__ABOUT THIS TASK__: Leaving out the pictures, restate each record below word for word.

####################

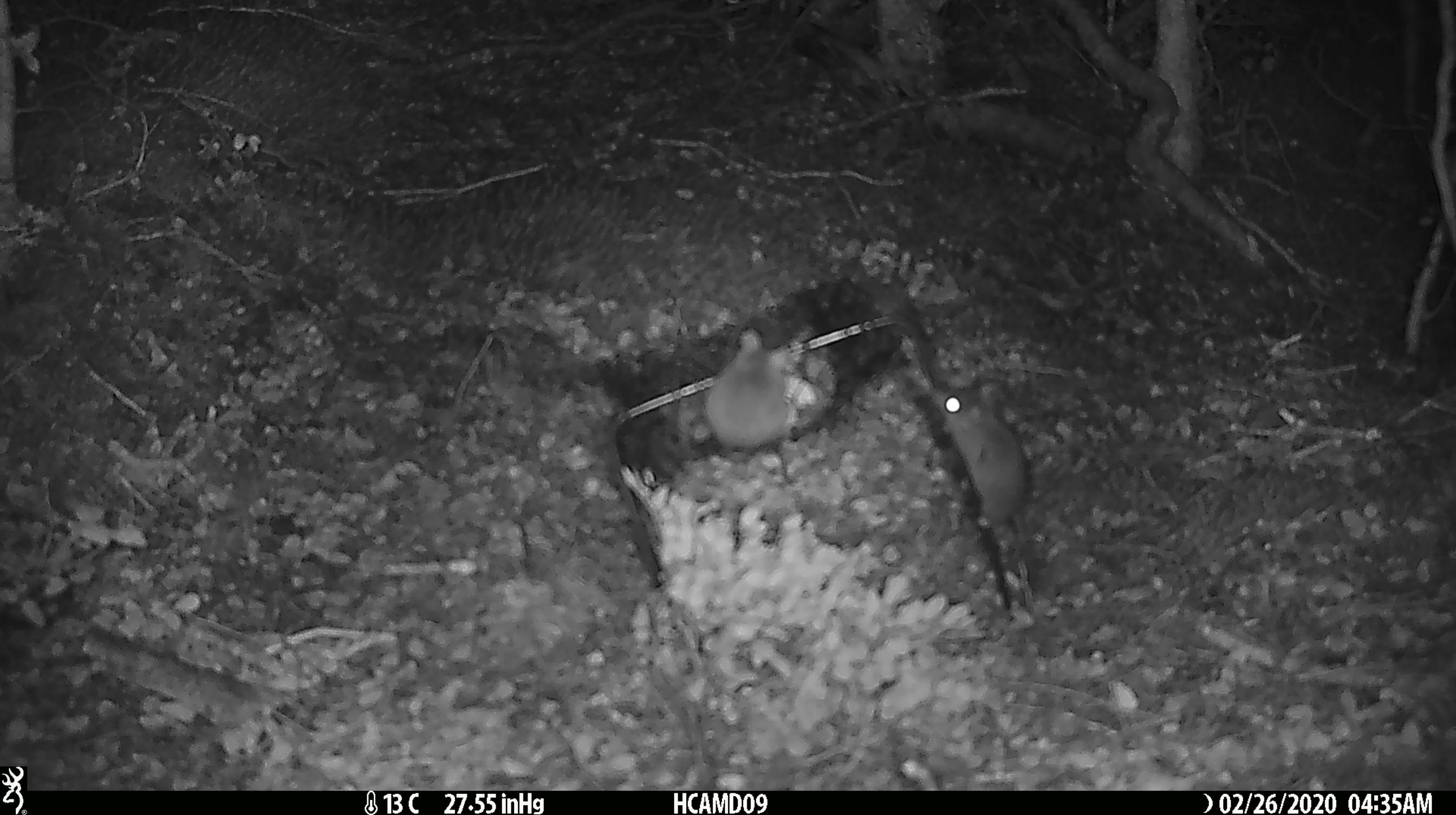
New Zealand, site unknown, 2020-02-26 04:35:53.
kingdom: Animalia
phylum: Chordata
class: Mammalia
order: Rodentia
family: Muridae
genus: Mus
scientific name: Mus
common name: mouse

####################

__YOUR RESPONSE__:
New Zealand, site unknown, 2020-02-26 04:35:53.
kingdom: Animalia
phylum: Chordata
class: Mammalia
order: Rodentia
family: Muridae
genus: Mus
scientific name: Mus
common name: mouse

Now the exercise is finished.